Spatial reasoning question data
begin

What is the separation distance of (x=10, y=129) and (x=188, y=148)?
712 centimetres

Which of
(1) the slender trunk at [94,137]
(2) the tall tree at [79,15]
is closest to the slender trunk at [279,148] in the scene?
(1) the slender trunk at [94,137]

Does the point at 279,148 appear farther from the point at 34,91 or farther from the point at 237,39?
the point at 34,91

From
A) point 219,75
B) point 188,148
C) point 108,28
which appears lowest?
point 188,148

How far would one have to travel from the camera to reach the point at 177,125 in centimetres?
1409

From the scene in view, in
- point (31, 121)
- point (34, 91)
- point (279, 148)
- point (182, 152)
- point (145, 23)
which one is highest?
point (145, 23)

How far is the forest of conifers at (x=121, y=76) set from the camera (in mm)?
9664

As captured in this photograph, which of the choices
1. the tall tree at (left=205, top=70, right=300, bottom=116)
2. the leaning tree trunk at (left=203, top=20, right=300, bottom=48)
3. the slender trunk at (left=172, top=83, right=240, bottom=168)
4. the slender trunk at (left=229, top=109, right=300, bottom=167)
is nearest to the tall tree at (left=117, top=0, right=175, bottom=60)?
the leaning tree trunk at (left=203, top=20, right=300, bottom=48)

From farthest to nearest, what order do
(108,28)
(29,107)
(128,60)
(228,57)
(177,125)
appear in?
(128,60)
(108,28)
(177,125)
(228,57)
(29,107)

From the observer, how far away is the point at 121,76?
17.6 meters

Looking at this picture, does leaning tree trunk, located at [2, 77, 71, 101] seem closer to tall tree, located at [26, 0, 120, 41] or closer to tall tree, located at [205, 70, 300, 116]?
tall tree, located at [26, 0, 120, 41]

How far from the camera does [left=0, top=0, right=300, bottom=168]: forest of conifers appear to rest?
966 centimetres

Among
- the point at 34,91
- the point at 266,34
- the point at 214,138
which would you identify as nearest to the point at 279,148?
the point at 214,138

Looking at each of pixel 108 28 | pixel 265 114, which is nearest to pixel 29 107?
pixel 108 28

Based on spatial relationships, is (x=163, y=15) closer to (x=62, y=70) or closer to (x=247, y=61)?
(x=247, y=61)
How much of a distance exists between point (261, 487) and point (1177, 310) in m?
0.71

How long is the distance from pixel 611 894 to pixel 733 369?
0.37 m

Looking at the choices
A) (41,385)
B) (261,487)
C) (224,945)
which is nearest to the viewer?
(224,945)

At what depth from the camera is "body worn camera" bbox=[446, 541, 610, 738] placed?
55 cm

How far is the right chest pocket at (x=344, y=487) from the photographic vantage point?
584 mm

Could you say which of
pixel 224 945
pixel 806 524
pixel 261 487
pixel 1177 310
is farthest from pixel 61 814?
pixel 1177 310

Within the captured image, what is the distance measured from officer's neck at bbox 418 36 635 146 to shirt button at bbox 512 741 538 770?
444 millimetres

end

§ The request:
Render the listing, from the line with "How long is" up to and including its final line, as a Markdown table with a "Row" column numbering each line and a "Line" column holding its text, leaving out blank lines.

§ Output for this task:
| Row | Line |
|---|---|
| 1 | How long is the distance from pixel 611 894 to pixel 733 369? |
| 2 | 0.37 m |
| 3 | Looking at the choices |
| 4 | A) (41,385) |
| 5 | B) (261,487) |
| 6 | C) (224,945) |
| 7 | which is nearest to the viewer? |
| 8 | (224,945) |
| 9 | At what depth from the camera is "body worn camera" bbox=[446, 541, 610, 738] placed? |
| 10 | 55 cm |
| 11 | How far is the right chest pocket at (x=344, y=487) from the photographic vantage point? |
| 12 | 584 mm |
| 13 | Could you say which of |
| 14 | pixel 224 945 |
| 15 | pixel 806 524 |
| 16 | pixel 261 487 |
| 17 | pixel 1177 310 |
| 18 | is farthest from pixel 61 814? |
| 19 | pixel 1177 310 |
| 20 | Within the captured image, what is the distance measured from officer's neck at bbox 418 36 635 146 to shirt button at bbox 512 741 538 770? |
| 21 | 444 millimetres |